We want to show that $(x_2+x_3+x_4)(x_2+x_3)(x_2+x_4)(x_3+x_4) = 0.$

But how?

• Try defining the polynomial (x-a)(x-b)(x-c)(x-d) and plugging in x=-a? Jun 17, 2015 at 0:22
• @FarazMasroor I don't really see how such a polynomial can use the condition with $7$-th power. Jun 17, 2015 at 0:24
• Neither do I to be completely honest. Naive me would write out all those painful newtons sums and hope for the best. Jun 17, 2015 at 0:27
• You can simplify the problem to proving that if $(1+b+c)^7 = 1+b^7+c^7$, then $(1+b+c+bc)(b+c)=0$ by eliminating $d$ from both equations and taking $a\ne 0$ (because $a=0$ is not interesting) and rescaling to $a=1$. After that, I don't see an elegant way of continuing.

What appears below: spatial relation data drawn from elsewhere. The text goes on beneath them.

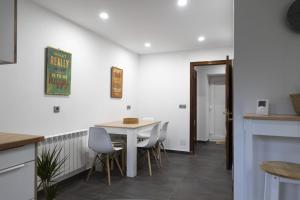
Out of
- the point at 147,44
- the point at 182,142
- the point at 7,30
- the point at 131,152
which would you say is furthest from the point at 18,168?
the point at 182,142

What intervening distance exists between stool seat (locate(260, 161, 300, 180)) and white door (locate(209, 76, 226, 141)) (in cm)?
501

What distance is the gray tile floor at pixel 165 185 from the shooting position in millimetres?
2656

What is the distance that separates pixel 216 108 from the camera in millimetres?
6652

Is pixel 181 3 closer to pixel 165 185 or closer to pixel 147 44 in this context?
pixel 147 44

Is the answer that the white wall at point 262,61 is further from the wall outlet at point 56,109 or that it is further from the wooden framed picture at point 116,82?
the wooden framed picture at point 116,82

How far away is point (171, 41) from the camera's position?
4.20 meters

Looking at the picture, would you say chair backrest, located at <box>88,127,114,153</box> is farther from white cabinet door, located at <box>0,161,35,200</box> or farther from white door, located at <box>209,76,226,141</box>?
white door, located at <box>209,76,226,141</box>

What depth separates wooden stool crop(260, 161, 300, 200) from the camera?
57.4 inches

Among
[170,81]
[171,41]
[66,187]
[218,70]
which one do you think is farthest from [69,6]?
[218,70]

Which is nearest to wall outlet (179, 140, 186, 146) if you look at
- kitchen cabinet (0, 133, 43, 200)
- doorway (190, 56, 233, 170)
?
doorway (190, 56, 233, 170)

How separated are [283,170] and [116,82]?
11.1 feet

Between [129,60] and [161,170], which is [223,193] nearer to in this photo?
[161,170]

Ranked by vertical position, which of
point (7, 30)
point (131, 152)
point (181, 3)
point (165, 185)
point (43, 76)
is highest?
point (181, 3)

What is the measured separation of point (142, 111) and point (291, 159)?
12.3 feet
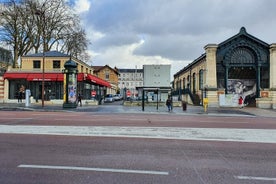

Jun 17, 2015 at 0:41

The key to this problem is to use all the Newton's Sums relations, not just the one with $S_7$.

Let $(x-x_1)(x-x_2)(x-x_3)(x-x_4) = x^4+a_1x^3+a_2x^2+a_3x+a_4$ be a $4$th degree polynomial with roots $x_1,x_2,x_3,x_4$, and let $S_n = x_1^n+x_2^n+x_3^n+x_4^n$ be the sum of the $n$-th powers of the roots of the polynomial.

We are given that $S_1 = S_7 = 0$. Then, Newton's Sums gives us the following:

$S_1+a_1 = 0 \leadsto a_1 = 0$

$S_2+a_1S_1+2a_2 = 0 \leadsto S_2 = -2a_2$

$S_3+a_1S_2+a_2S_1+3a_3 = 0 \leadsto S_3 = -3a_3$

$S_4+a_1S_3+a_2S_2+a_3S_1+4a_4 = 0 \leadsto S_4 = 2a_2^2-4a_4$

$S_5+a_1S_4+a_2S_3+a_3S_2+4S_1 = 0 \leadsto S_5 = 5a_2a_3$

Let's skip the relation for $S_6$ since it isn't needed.

$S_7+a_1S_6+a_2S_5+a_3S_4+4S_3 = 0 \leadsto 7(a_2^2-a_4)a_3 = 0$

So, either $a_3 = 0$ or $a_2^2 = a_4$.

If $a_2^2 = a_4$, then $S_4 = 2a_2^2-4a_4 = -2a_2^2 \le 0$. But since $x_1,x_2,x_3,x_4$ are real, we must have $S_4 = x_1^4+x_2^4+x_3^4+x_4^4 \ge 0$. Thus, $S_4 = 0$, which gives us $x_1 = x_2 = x_3 = x_4 = 0$, and thus, $x_1(x_1+x_2)(x_1+x_3)(x_1+x_4)=0$.

If $a_3 = 0$, then $x_1,x_2,x_3,x_4$ are roots of the polynomial $x^4+a_2x^2+a_4$. Since this polynomial is even, either $x_1 = 0$ or $x_1 = -x_i$ for some $i = 2,3,4$, and thus, $x_1(x_1+x_2)(x_1+x_3)(x_1+x_4)=0$.

Therefore, $x_1(x_1+x_2)(x_1+x_3)(x_1+x_4)=0$, as desired.

Here is another useful application of the AM-GM inequality(didn't think of it, did you) Tricky factorization: $$0=-(a^7+b^7+c^7+d^7)$$$$=7(b+c)(c+d)(d+a)E$$ where $E=(b^2+c^2+d^2+bc+cd+da)^2+bcd(b+c+d)$. However, $$4E=((b+c)^2+(c+d)^2+(b+d)^2)^2)-4abcd$$$$=((b+a)^2+(c+a)^2+(a+d)^2)^2)-4abcd$$$$=(3a^2+2a(b+c+d)+b^2+c^2+d^2)^2-4abcd$$ The last expression reduces to $$(a^2+b^2+c^2+d^2)^2-4abcd$$ However we see that $$(a^2+b^2+c^2+d^2)^2-4abcd \geq 12|abcd| \geq 0$$ from the AM-GM inequality. We conclude that $4E \geq 0$ with equality if and only if $|a|=|b|=|c|=|d|=0$. Otherwise one of $b+c,b+d,c+d$ must be $0$. Hence, the result follows.